**Task:**
Please copy every one of the rows below word for word, leaving the pictures out of your answer.
------------------------------------------------------------
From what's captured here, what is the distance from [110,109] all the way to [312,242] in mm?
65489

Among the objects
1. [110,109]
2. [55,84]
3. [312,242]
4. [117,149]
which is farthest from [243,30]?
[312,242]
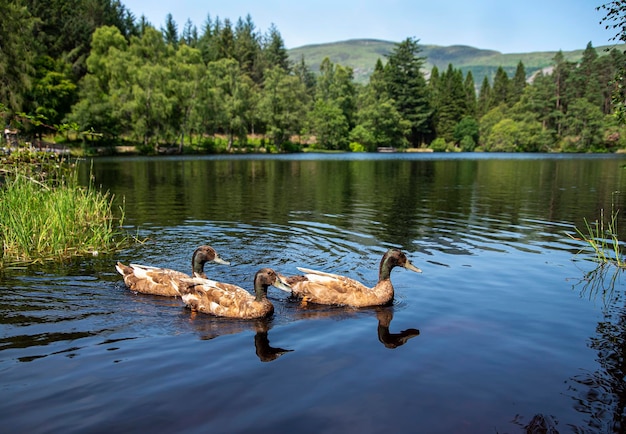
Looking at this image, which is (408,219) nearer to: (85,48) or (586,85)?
(85,48)

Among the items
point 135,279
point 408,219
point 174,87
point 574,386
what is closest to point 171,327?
point 135,279

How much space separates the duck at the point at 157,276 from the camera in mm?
11102

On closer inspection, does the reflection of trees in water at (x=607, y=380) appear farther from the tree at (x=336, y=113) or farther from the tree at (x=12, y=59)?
the tree at (x=336, y=113)

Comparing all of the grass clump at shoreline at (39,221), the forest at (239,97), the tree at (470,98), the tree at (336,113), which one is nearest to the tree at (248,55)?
the forest at (239,97)

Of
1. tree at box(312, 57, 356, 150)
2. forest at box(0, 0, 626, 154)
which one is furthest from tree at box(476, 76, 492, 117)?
tree at box(312, 57, 356, 150)

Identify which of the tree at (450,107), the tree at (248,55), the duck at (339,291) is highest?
the tree at (248,55)

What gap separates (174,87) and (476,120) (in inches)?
3958

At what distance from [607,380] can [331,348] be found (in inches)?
166

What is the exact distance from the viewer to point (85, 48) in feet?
321

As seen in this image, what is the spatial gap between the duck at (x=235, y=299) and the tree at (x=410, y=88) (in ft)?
461

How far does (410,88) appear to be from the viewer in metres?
148

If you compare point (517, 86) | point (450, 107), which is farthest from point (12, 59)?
point (517, 86)

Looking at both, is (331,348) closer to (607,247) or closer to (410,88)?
(607,247)

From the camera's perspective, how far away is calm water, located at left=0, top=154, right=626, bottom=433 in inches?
252
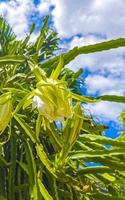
------------------------------------------------------------
**Output of the exercise:**
From what's captured here, what is the distance from [110,109] all the way to [312,242] in mm?
65489

Among the objects
1. [110,109]
2. [55,84]
3. [312,242]
4. [117,149]
which is farthest from [243,30]?
[312,242]
Looking at this image, which is (408,219) nearer to: (85,48) or (586,85)?
(85,48)

Among the items
point 135,279
point 408,219
point 174,87
point 574,386
what is closest to point 171,327?
point 135,279

How much space separates the duck at the point at 157,276 from the camera in mm?
11102

On closer inspection, does the reflection of trees in water at (x=607, y=380) appear farther from the tree at (x=336, y=113) or farther from the tree at (x=12, y=59)?
the tree at (x=336, y=113)

Comparing all of the grass clump at shoreline at (39,221), the forest at (239,97), the tree at (470,98), the tree at (336,113), which one is nearest to the tree at (248,55)?
the forest at (239,97)

Of
1. tree at box(312, 57, 356, 150)
2. forest at box(0, 0, 626, 154)
which one is furthest from tree at box(476, 76, 492, 117)?
tree at box(312, 57, 356, 150)

Identify which of the tree at (450,107), the tree at (248,55), the duck at (339,291) is highest?
the tree at (248,55)

What gap separates (174,87) and (476,120) (in inches)?
3958

At what distance from [607,380] can [331,348] be found (in inches)?
166

What is the exact distance from the viewer to point (85, 48) in feet?
321

As seen in this image, what is the spatial gap between the duck at (x=235, y=299) and the tree at (x=410, y=88) (in ft)?
461

How far does (410,88) appear to be from the viewer in metres?
148

If you compare point (517, 86) | point (450, 107), which is farthest from point (12, 59)?
point (517, 86)

Looking at both, is (331,348) closer to (607,247) or closer to (410,88)?
(607,247)

From the camera's perspective, how far away is calm water, located at left=0, top=154, right=626, bottom=433 in inches?
252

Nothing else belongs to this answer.